As cheias foram outro dos extremos apontados pelo relatório – e com as quais convivemos ao longo do ano. O Oeste da Europa, onde nos inserimos, congregou um ano recorde de chuva apesar de termos tido períodos intensos de seca. Estes fenómenos extremados ao longo de apenas 365 dias são um dos sinais mais claros, como indicam os especialistas, da necessidade de combater as alterações climáticas.

“As políticas climáticas actuais combatem o aquecimento global, na medida que tendencialmente o aumento das emissões de gases com efeito de estufa tem vindo a estabilizar. No entanto, é necessário aumentar a ambição climática para atingirmos níveis seguros de aquecimento global e reduzir os riscos associados ao aumento da temperatura global e eventos extremos”, reforça Joana Portugal Pereira.

Este ano as temperaturas bateram recordes nesta zona do globo. Espanha e Itália somaram ondas de calor prolongadas e intensas com um novo recorde de temperatura – no caso italiano, os 48,8 graus Celsius na Sicília são o maior valor registado na história europeia. Um estudo publicado no ano passado, na revista The Lancet Planetary Health, projectava um aumento de mortes como consequência das altas temperaturas que pode chegar a um acréscimo de 85 mil mortes em 2100.

Além da seca provocada pelas temperaturas extremas e com que nos deparámos ao longo do Inverno português, a seca de vento também é um problema com que o nosso continente se depara e para o qual o C3S alerta. Países como a Alemanha, Dinamarca, Reino Unido ou República Checa não registavam tão pouco vento desde 1979, o que afectou, por exemplo, a produção de energia eólica.
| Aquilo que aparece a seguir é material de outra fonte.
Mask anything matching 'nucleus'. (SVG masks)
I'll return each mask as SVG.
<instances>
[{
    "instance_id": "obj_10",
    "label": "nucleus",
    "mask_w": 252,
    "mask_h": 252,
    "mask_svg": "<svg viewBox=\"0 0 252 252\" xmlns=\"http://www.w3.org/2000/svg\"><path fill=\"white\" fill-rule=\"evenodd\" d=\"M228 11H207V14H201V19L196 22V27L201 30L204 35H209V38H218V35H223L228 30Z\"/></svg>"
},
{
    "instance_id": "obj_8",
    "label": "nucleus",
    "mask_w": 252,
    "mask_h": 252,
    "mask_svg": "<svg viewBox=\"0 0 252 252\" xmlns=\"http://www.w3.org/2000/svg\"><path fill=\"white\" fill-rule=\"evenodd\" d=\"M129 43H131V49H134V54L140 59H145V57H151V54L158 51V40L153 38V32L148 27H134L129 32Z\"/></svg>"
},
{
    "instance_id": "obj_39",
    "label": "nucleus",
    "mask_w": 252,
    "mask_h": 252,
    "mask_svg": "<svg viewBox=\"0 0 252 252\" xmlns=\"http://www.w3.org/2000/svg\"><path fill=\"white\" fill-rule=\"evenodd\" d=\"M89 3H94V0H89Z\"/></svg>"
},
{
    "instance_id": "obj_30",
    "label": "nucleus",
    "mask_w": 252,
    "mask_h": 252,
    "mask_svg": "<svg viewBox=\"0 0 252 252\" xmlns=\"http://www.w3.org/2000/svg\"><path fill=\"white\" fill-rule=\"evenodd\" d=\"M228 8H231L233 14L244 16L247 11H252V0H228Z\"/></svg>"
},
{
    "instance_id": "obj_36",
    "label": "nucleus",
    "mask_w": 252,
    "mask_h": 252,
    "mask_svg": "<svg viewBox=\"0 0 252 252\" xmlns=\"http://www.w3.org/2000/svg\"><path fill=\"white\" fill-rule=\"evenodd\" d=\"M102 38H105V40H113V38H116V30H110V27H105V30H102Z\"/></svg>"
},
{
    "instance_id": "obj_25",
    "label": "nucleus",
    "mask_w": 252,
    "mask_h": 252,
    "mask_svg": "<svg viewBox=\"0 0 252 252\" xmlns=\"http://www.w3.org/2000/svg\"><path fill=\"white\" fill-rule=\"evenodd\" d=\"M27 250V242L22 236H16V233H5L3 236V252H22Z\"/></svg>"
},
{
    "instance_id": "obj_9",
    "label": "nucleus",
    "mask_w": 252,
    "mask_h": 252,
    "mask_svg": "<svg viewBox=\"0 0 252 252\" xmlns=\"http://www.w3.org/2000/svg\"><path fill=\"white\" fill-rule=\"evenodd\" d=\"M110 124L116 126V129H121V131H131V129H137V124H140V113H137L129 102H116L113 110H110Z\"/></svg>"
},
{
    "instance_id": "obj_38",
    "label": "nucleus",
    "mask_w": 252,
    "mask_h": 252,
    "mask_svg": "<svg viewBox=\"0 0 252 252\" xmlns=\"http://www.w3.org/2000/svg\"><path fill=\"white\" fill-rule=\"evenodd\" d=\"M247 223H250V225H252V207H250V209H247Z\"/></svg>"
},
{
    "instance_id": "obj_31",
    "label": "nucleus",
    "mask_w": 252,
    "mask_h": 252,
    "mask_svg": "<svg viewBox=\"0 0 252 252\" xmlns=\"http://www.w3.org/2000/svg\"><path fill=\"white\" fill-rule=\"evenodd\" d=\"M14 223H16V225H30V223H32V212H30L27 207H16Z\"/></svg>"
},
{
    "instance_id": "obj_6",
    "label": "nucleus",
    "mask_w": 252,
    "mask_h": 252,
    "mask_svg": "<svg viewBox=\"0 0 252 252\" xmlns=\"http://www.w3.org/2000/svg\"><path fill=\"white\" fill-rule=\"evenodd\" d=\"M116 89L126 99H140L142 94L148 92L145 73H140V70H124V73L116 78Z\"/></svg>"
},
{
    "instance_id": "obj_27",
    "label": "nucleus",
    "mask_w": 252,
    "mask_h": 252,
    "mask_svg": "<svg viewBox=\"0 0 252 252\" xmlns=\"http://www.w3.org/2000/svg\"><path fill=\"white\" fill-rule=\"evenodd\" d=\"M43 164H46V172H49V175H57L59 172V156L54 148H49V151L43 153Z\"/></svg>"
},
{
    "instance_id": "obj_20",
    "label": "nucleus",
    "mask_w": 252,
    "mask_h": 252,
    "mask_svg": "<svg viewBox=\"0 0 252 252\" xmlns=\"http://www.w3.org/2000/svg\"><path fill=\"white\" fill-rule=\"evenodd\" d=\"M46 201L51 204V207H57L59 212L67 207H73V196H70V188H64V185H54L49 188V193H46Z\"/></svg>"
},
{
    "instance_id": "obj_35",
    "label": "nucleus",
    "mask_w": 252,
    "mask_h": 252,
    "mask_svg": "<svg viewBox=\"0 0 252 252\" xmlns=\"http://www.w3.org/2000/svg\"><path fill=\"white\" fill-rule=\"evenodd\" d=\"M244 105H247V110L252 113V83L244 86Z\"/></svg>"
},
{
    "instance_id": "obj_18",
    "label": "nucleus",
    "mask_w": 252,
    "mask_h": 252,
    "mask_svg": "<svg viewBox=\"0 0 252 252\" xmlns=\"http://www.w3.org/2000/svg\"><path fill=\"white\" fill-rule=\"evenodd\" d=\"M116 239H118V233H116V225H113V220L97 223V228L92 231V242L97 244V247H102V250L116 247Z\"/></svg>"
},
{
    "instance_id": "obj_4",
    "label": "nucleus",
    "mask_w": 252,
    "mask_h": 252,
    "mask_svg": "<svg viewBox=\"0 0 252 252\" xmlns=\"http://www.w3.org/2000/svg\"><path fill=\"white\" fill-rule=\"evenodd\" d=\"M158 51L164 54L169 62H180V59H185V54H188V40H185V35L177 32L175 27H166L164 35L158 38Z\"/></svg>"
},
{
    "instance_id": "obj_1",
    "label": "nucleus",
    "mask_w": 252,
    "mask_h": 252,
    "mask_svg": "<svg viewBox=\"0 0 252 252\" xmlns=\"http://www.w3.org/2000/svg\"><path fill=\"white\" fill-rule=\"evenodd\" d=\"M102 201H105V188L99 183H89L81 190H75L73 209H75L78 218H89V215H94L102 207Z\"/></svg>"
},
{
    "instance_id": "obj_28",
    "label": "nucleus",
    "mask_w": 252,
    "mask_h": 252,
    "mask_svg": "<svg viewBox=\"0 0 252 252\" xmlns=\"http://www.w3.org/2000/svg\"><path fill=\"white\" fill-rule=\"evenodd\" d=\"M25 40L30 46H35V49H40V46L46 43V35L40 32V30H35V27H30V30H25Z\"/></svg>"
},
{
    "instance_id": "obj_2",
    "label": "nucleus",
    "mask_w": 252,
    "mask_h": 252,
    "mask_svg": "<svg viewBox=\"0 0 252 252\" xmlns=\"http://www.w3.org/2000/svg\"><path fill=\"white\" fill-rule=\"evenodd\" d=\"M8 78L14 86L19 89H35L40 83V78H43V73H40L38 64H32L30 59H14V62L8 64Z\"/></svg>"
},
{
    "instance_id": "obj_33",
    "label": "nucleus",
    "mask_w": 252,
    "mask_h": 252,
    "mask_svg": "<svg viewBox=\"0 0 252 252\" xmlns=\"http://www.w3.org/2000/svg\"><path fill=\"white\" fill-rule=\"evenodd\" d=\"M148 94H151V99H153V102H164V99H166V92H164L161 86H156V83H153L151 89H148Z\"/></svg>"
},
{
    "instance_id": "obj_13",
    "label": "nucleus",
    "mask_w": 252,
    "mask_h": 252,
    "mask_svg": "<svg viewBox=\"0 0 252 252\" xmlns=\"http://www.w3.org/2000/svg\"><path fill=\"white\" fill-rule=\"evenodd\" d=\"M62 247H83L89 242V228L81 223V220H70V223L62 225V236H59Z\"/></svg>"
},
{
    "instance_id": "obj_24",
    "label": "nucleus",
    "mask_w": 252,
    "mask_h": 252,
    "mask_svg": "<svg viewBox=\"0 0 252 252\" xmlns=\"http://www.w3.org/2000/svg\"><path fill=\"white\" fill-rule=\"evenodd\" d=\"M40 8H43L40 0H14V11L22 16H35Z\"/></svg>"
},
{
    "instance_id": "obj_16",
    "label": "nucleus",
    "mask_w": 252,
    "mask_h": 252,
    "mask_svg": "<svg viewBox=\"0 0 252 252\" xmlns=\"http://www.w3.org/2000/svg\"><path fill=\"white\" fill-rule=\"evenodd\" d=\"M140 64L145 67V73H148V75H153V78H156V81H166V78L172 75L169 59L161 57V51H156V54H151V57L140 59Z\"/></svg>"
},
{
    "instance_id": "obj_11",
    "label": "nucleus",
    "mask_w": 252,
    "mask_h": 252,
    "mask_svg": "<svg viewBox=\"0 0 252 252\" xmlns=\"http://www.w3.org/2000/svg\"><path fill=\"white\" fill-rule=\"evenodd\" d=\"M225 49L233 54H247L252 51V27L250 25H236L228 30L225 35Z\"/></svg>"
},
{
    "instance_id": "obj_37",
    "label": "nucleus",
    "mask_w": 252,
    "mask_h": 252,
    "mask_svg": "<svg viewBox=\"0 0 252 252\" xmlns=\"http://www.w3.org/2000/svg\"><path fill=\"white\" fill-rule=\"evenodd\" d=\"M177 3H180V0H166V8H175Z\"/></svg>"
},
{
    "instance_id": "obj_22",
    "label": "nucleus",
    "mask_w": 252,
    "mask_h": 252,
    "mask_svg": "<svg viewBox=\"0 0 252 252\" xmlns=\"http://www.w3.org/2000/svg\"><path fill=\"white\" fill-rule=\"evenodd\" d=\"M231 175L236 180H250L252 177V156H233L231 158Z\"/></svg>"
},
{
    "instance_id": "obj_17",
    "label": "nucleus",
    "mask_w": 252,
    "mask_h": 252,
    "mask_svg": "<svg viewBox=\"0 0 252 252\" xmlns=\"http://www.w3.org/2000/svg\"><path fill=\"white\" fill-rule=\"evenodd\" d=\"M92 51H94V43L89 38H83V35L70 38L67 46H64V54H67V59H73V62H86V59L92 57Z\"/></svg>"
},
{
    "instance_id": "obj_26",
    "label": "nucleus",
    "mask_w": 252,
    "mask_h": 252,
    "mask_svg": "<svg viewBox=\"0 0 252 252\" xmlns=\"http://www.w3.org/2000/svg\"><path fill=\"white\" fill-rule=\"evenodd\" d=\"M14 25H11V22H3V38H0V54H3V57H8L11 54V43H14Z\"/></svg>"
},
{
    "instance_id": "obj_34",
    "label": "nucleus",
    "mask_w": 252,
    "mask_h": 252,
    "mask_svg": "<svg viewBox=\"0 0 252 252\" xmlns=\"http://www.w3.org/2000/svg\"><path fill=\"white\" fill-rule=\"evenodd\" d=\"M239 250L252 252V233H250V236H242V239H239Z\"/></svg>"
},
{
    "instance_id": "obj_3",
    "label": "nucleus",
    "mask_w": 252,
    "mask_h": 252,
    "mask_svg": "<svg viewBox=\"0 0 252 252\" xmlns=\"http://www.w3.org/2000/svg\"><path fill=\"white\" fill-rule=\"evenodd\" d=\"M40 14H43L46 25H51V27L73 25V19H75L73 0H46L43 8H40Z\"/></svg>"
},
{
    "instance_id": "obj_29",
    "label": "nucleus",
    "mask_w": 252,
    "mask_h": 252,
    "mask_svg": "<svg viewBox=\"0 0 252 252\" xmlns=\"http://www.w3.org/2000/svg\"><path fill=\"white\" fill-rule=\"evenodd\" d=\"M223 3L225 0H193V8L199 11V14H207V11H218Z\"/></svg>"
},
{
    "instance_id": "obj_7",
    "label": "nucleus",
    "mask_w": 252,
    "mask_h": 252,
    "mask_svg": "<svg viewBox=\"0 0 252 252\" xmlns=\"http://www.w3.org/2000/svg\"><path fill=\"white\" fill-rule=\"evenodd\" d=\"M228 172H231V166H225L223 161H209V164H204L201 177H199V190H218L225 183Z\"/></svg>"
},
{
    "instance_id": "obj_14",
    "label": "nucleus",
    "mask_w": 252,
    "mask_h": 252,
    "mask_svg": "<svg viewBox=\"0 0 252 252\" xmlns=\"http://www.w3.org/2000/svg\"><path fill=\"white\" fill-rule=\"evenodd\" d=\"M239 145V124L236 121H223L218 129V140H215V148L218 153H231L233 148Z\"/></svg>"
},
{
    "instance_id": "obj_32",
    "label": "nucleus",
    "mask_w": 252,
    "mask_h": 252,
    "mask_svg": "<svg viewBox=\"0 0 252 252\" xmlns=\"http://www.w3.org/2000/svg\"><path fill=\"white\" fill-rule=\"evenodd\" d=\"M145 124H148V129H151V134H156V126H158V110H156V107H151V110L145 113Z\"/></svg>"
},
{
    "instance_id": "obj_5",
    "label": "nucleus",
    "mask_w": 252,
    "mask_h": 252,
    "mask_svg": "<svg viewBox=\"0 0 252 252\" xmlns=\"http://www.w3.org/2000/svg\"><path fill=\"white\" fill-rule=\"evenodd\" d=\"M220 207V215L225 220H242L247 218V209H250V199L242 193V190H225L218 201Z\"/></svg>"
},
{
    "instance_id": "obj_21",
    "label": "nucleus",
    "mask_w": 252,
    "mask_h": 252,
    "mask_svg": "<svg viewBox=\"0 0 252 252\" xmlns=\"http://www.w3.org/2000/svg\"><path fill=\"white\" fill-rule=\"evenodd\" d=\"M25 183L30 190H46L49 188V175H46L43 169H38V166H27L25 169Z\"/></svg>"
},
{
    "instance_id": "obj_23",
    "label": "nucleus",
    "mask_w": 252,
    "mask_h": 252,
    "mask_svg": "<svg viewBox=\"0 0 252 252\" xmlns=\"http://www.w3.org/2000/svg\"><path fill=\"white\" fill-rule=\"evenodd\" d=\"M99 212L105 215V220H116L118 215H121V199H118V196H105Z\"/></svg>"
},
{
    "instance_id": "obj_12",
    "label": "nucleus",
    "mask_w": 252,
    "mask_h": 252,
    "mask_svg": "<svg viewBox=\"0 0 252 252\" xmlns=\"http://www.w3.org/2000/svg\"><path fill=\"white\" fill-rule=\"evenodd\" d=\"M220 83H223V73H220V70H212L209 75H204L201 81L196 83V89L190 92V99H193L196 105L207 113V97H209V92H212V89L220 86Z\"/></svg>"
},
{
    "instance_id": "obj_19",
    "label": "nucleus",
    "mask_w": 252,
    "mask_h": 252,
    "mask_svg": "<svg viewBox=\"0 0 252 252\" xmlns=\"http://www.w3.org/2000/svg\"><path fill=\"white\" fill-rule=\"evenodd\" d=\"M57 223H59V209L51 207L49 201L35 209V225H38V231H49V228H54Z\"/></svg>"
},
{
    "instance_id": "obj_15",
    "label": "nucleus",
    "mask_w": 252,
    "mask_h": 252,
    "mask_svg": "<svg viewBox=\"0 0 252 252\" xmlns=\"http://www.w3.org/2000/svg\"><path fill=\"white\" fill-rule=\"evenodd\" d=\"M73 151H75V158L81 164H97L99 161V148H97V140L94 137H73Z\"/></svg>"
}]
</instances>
O novo governo alemão, por exemplo, pretende dedicar 2% do território a turbinas eólicas, por forma a atingir o máximo de energia produzida de forma renovável. Porém, a produção de energia eólica caiu em 2021 para menos de metade do pico atingido em 2017.

Carlo Buontempo, director do C3S, destaca 2021 como um ano de extremos. “Foi o Verão mais quente na Europa, com ondas de calor no Mediterrâneo, inundações e secas na Europa Ocidental, mostrando que a compreensão do clima e dos extremos climáticos é cada vez mais relevante para a sociedade. A informação climática rigorosa é mais importante do que nunca para nos ajudar a tomar decisões informadas”, comenta.